放課後、鈴木さんを校舎裏に呼び出して、そこに霊幻先生とモブくんも合流して除霊する。それは先生も了承済みのことだったが、問題はどうして潜入するか、ということだった。


「やっぱ女装?」

「ないですよ。モブくんならともかく、先生は無理でしょ…。というか、共学なんだから女装する必要ないですし」

「ちぇ、じゃあなんだよー」

「先生女装したいんですか…」


なんだかよくわからないけど女装にノリノリな先生と、それに巻き込まれそうなモブくんのためを思って却下する。そうでなくても女装は無理がある。バレた時の言い訳も立たないし。


「そうじゃなくて、よく考えたら簡単ないい方法があったんですよ。先生も、モブくんも、そのままの格好で入ってください」

「は!?ちょっと待て、明らかに浮くだろ」

「大丈夫です。うちの高校、年中通して校内見学を受け付けてるんですよ。それを昨日思い出して。

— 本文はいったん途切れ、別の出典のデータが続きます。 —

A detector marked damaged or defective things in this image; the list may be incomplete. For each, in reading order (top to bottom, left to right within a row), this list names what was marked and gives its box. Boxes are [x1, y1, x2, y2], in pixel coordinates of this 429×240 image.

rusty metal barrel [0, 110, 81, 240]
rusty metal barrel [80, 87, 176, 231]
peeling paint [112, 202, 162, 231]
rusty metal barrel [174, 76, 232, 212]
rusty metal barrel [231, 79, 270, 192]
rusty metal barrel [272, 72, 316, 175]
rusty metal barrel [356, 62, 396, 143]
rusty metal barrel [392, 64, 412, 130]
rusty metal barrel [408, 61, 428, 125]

先生がスーツ着て、学ランのモブくんと一緒にいれば自然と見学に来た先生と生徒……もしくは父親と息子、ってな感じで勘違いしてくれますよ!」

「おお〜〜!!なるほどな!……って、俺、モブほどの子供持つ年じゃあねーぞ……」

「いや、それはまあ……例えですよ、例え!ちゃんと先生と生徒に見えますって。大丈夫ですよ」


妙に落ち込んだような先生を慌てて励ます。でもこれでなんとか潜入の難題も突破した。あとは、無事に鈴木さんが放課後校舎裏に来てくれて、モブくんと私2人がかりでの除霊が成功すればいいだけ。

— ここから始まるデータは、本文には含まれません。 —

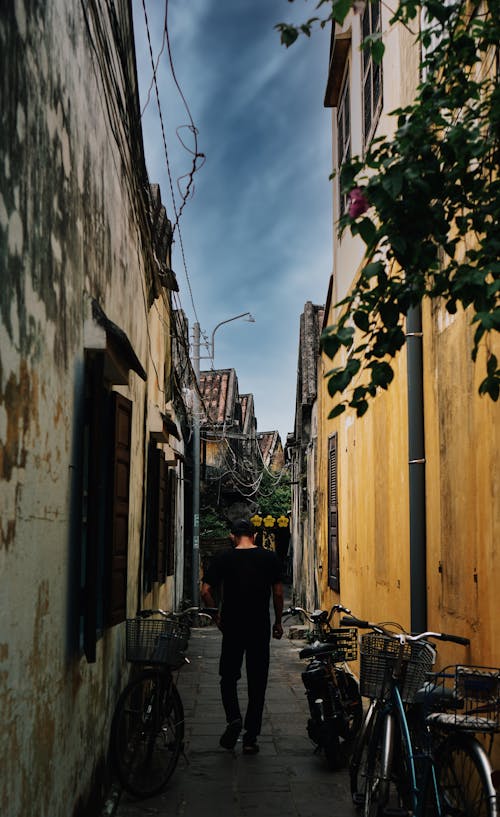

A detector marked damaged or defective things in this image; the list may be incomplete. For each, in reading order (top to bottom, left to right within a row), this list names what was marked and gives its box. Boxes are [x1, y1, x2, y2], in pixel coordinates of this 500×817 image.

peeling paint wall [0, 3, 178, 812]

「よし、とりあえず計画の内容はわかった。俺はモブに連絡入れとくから、お前は放課後、よろしくな」

「はい。わかりました。それじゃ…」

「あと、気をつけろよ。」

「えっ…?」

「今は霊気感じないかも知れんが、相手は異常な連続殺人鬼だぞ。気ィ抜くんじゃねーぞ」

「……はい。わかりました。……ありがとうございます」

「おー、そんじゃな」


そう言って、電話は切れた。

昨日も夜中に出歩いてた私とモブくんにと怒ってたけど、霊幻先生って意外と心配症なんだなあ。

思わぬ心配に少し気恥ずかしくなりながら、スマホの画面で時間を確認する。すると、けっこう長い時間話し込んでたようだ、昼休みの終わる15分前とかだった。

私はとりあえず買っておいたコンビニのおにぎりを食べるべく、階段を降りて自分の教室へ向かった。